In a bid to address human rights concerns, a group of Democratic US House of Representatives members has urged President Joe Biden’s administration to halt some military aid to Egypt.
This call follows similar demands made by other lawmakers ahead of the 30th September deadline, with the administration expected to announce its decision before then.
Under US law, a portion of the $1.3 billion in foreign military assistance to Egypt is subject to annual human rights certification, amounting to around $300 million. Last year, the Biden administration withheld $130 million of that total due to Cairo’s track record on human rights.

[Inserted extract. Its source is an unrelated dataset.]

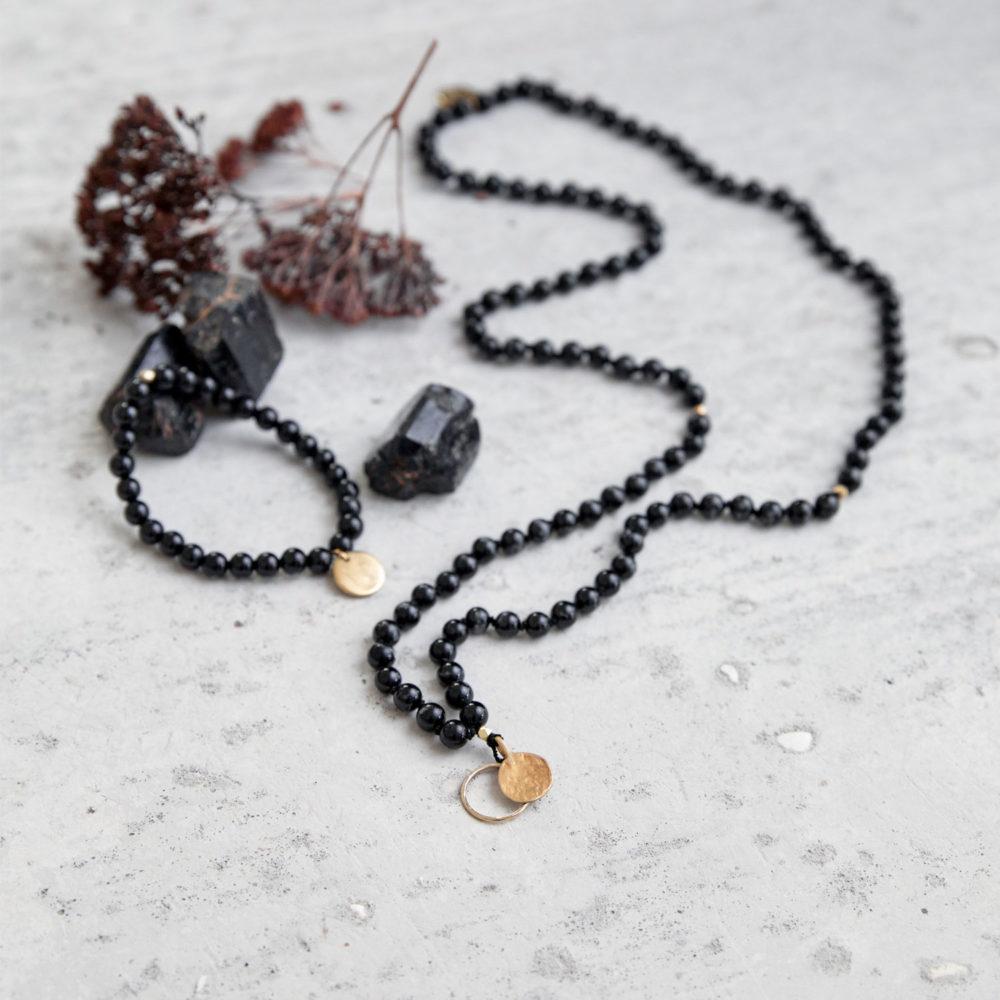 INNER PEACE KEEPER Mala Armband aus schwarzen Turmalin Steinen mit goldenem Plättchen und Perle und Mala mit goldenem Kreis, Plättchen und Perlen und Turmalin Steine und Trockenblumen.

The letter, led by Representative Gregory Meeks, the top Democrat on the House Foreign Affairs Committee, highlighted the urgent need to address the situation. It emphasized the ongoing detention of numerous Egyptians, including journalists, peaceful civil society activists, human rights defenders, and political figures, who face politically motivated charges and are subjected to abuse, mistreatment, and medical neglect.
The move to halt military aid to Egypt stems from the growing concerns regarding the country’s human rights violations.

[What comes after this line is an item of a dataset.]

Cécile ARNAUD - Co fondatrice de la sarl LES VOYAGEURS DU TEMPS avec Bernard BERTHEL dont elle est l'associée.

Over the years, Egypt has faced significant criticism for its approach to human rights, particularly in the areas of freedom of expression, assembly, and the press. Critics argue that the Egyptian government, under the leadership of President Abdel Fattah al-Sisi, has clamped down on dissent and stifled opposition voices.
The decision to withhold military aid to Egypt presents a challenge for the Biden administration, as it seeks a delicate balance between promoting human rights and maintaining strong bilateral relations with key allies. On one hand, it is essential to address human rights concerns and hold countries accountable. On the other hand, the US relies on Egypt as a crucial partner in the region, particularly in matters of regional stability, counterterrorism efforts, and the Israeli-Palestinian conflict.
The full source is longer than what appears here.